Let’s start with the inevitable. The technology of blockchain will change the ways sports interact with their fans and followers. Hopefully, that will lead to a whole new way in which the sector can drive commercial revenues from the fans whilst providing real value in return. When this happens, with the fan in the driver’s seat, we could see sports team’s valuations reach their true potential.
There are a few fundamental reasons for seeing big growth ahead.
1. Sport is a serious business:
Since 2010 there has been an influx of capital into the space…and where there is an influx of capital into any industry, the valuations will be driven up.
2. Underpinned by good basics:
There is a recognition that the sector has some sound underpinnings – the irrational behaviour of fans, the full venues, the passion, the globalisation of content and the continued growth in media revenues (though European markets are putting this to the test).
3. There’s plenty on the table:
There’s also a recognition that the sector is under-managed and poorly leveraged in terms of alternative and new revenue models. The professionalisation of the business model is an ongoing process and will continue to drive new growth.
4. And technology holds huge promise:
This is perhaps the most exciting point, but it is the least impactful at the moment, in terms of valuation. The technology is still catching up (and in many cases yet to be adopted) and incoming investors have rarely modelled how they would innovate once they own the business – relying mostly on historic modelling to forecast the future. One thing is clear, for sports to make money from their global fanbase they will need to embrace innovation.
Blockchain will become ever more important in unlocking revenue and value in sports teams. This will be achieved through the ‘tokenisation’ of the fans.
What does tokenisation mean?
Do not mistake this as a simple endorsement of the sort of NFTs that have proliferated of late. They are simply one form of how fan and consumer interactions will change with the advent of blockchain applications whose goal is to drive up the engagement level and community feel around clubs via the use of a club token.
Tokenisation is more about the process of a fan moving onto the blockchain and all the interactions between sports and fans shifting into a space where the relationship is open, trustworthy and permanent.
This goes from their ticketing to the metaverse interactions and even social media.
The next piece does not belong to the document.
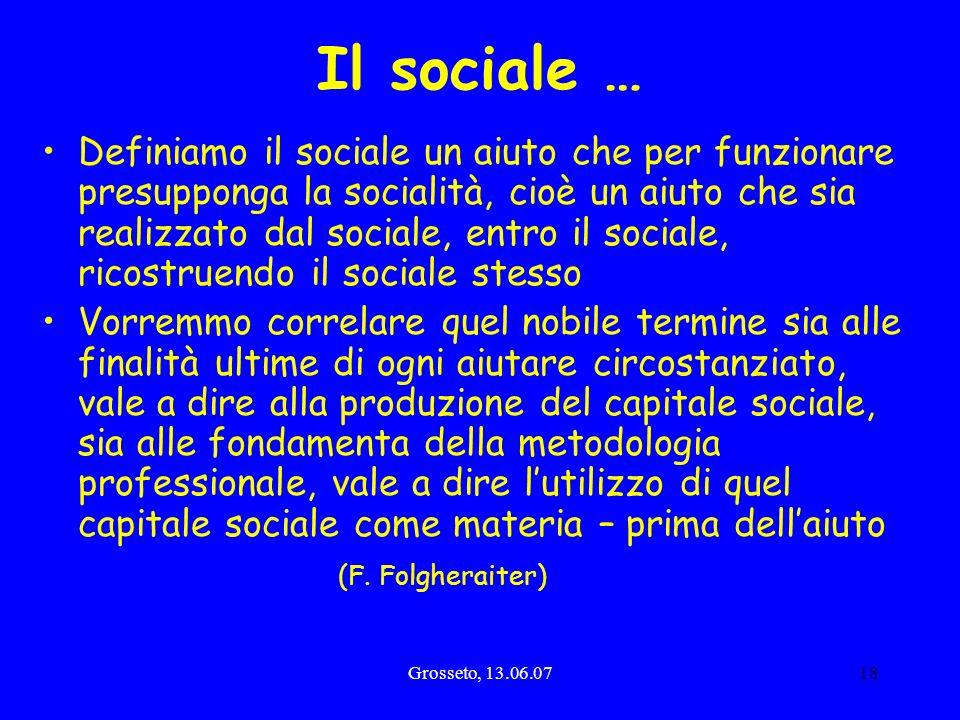 Grosseto, 13.06.0718 Il sociale … Definiamo il sociale un aiuto che per funzionare presupponga la socialità, cioè un aiuto che sia realizzato dal soci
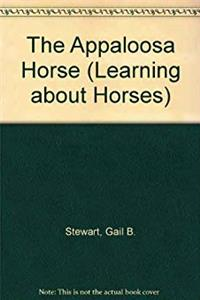 eBook The Appaloosa Horse (Learning about Horses) download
What better way than to build a conversation/social platform for sports than where your identify has to be linked on the blockchain?
It might be the solution to the abuse that some display and enable rightsholders to main control.
So, tokenisation is a broad concept that reaches to every touch point of a fans interaction with the teams they support and will enable a transformation of this previous dilemma of being unable to monetise your followers.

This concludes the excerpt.